> _Provided entries_
Segment Open
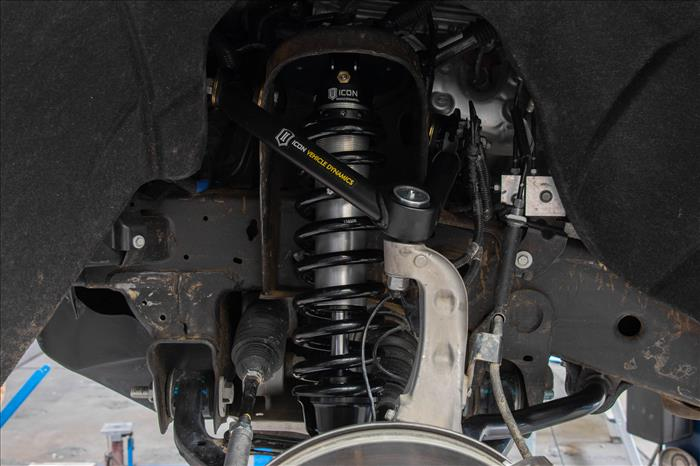 19-UP GM 1500 TUBULAR UCA DJ KIT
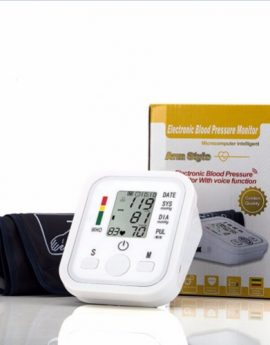 Basic Digital Blood Pressure Monitor (Arm)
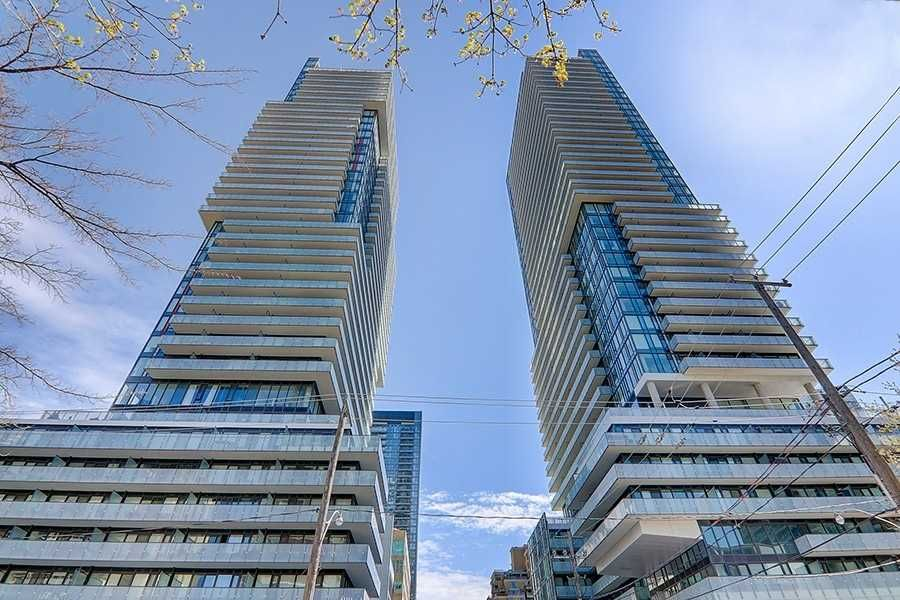 161 Roehampton Ave, unit 1214 for sale in Toronto - image #1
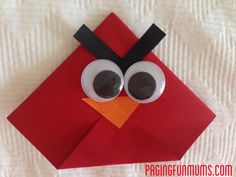Angry Birds Origami Book Mark! My 8 year old and I made these for a school project. They were quick and easy. She needed a little help with the folding, but they worked out well.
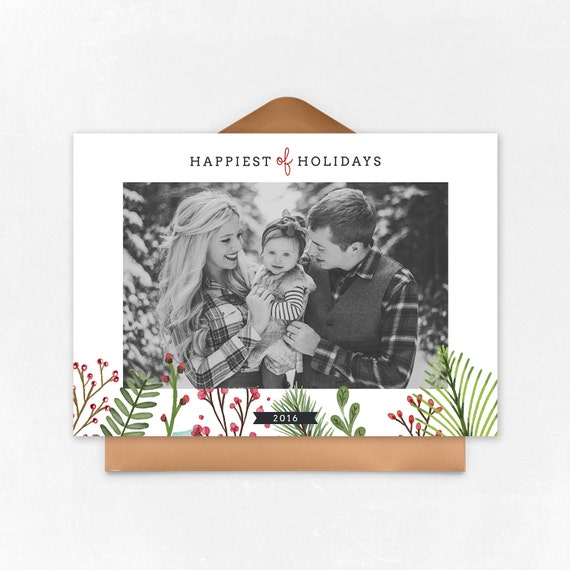 Weihnachtskarte-Photoshop-Vorlage CD042 | Etsy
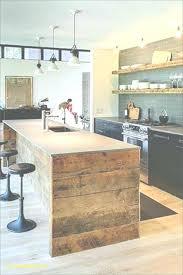 tarif meuble cuisine ikea tarif meuble cuisine ikea ilot central pour cuisine inspirant ilot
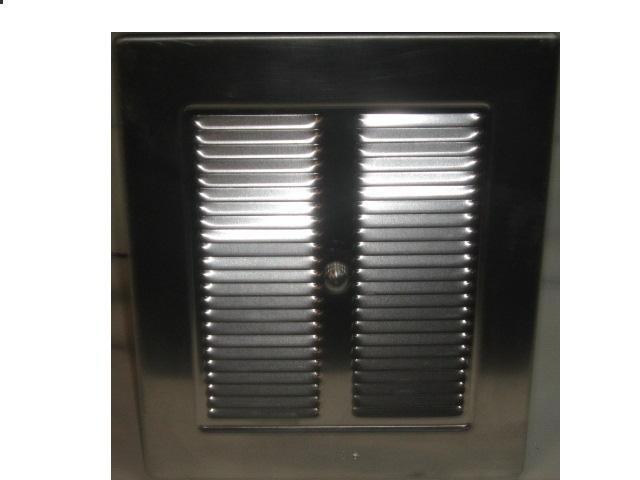 Extractor nutone p ba o ventilaci n ducto cuadrado c - Rejilla ventilacion bano ...
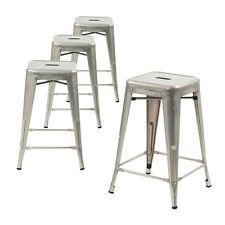 Set of 4 Galvanized 24 Inches  Metal Bar Stools, Indoor, Outdoor, Stackable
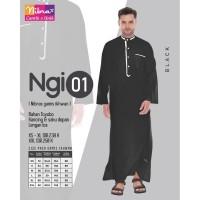 Nibras NGI 001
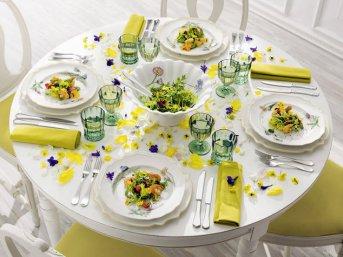 Аристократические привычки: 4 способа красиво сервировать стол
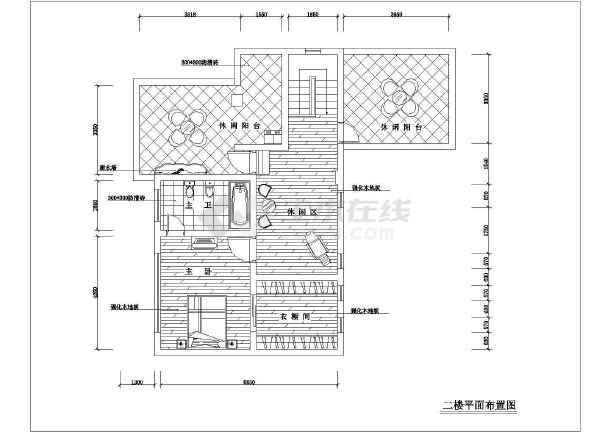 简单精致的别墅装修建筑设计CAD图纸(共9张)-图1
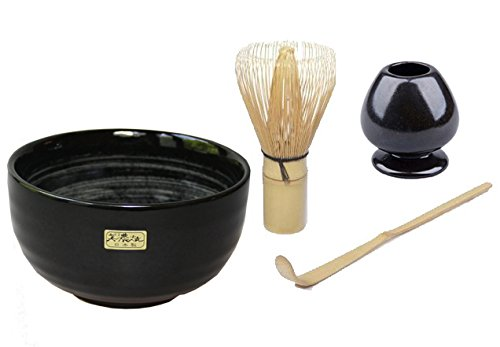 Quertee - Set per tè Matcha - Originale giapponese Matcha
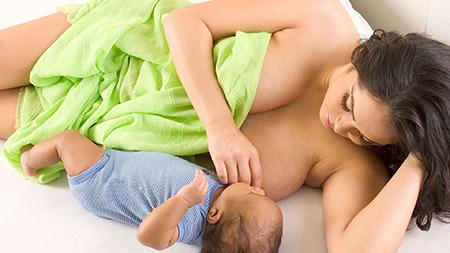 Секс и кормление грудью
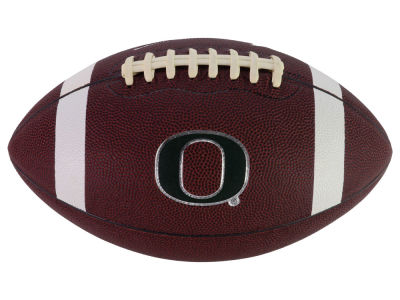 Oregon Ducks Nike Nike Replica Football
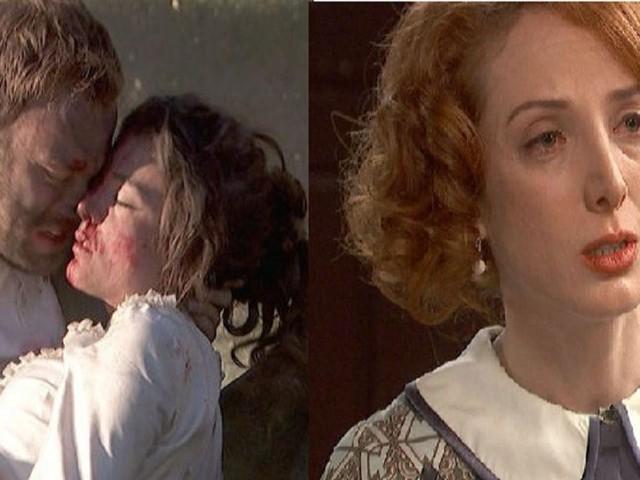 Il Segreto spoiler: Irene teme che la moglie di Fernando sia morta a causa di Severo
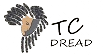 TC Dreads Dreadlock Specialist Soweto Moletsane Dreadlock Styling , Twisting , Affordable Prices , Best Quality Professional Dreadlocks , Styling  Maintanance , Best Value For Money , www.tcdreads.co.za , available 7 days a week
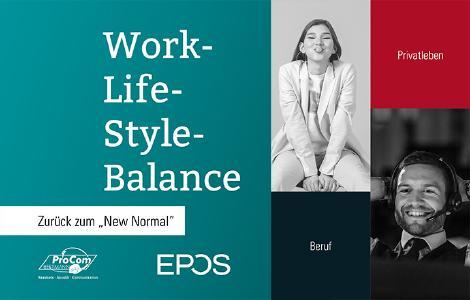 Kampagne Work-Life-Style-Balance für Mitarbeiterzufriedenheit im Beruf und Privatleben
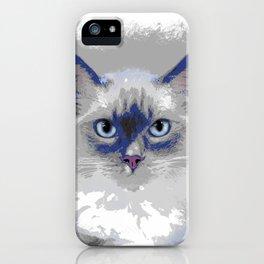 Cat 639 iPhone Case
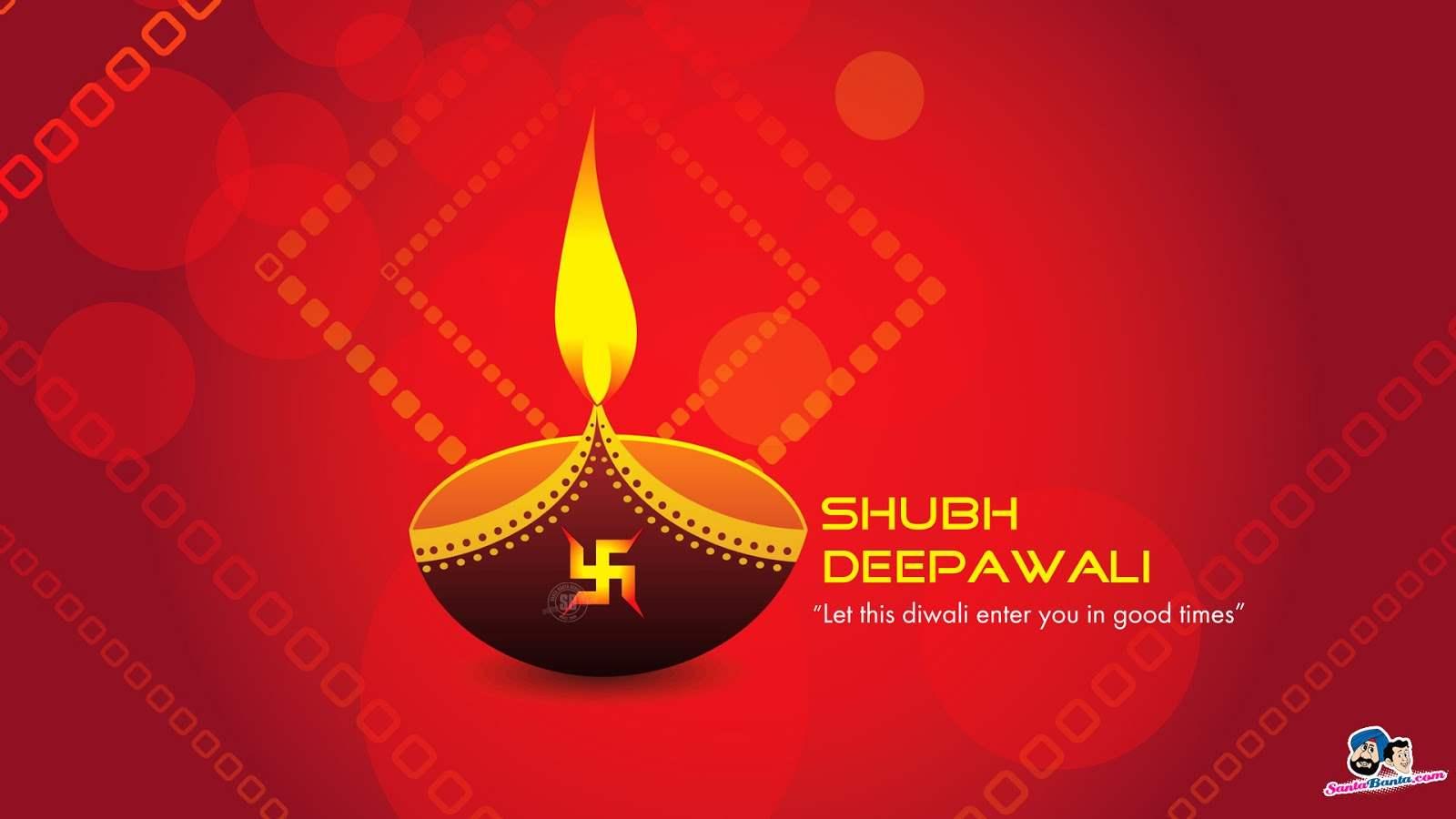 Happy Diwali Wallpapers Images 2015 Designsmag   Happy Diwali 2018 1600x900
Segment Closed
> _What is needed_
What is needed is an exact copy of the lines from the one with "Аристократические привычки: 4" through the end of the data above, both included, minus any pictures.

> _Result_
 Аристократические привычки: 4 способа красиво сервировать стол
 简单精致的别墅装修建筑设计CAD图纸(共9张)-图1
 Quertee - Set per tè Matcha - Originale giapponese Matcha
 Секс и кормление грудью
 Oregon Ducks Nike Nike Replica Football
 Il Segreto spoiler: Irene teme che la moglie di Fernando sia morta a causa di Severo
 TC Dreads Dreadlock Specialist Soweto Moletsane Dreadlock Styling , Twisting , Affordable Prices , Best Quality Professional Dreadlocks , Styling  Maintanance , Best Value For Money , www.tcdreads.co.za , available 7 days a week
 Kampagne Work-Life-Style-Balance für Mitarbeiterzufriedenheit im Beruf und Privatleben
 Cat 639 iPhone Case
 Happy Diwali Wallpapers Images 2015 Designsmag   Happy Diwali 2018 1600x900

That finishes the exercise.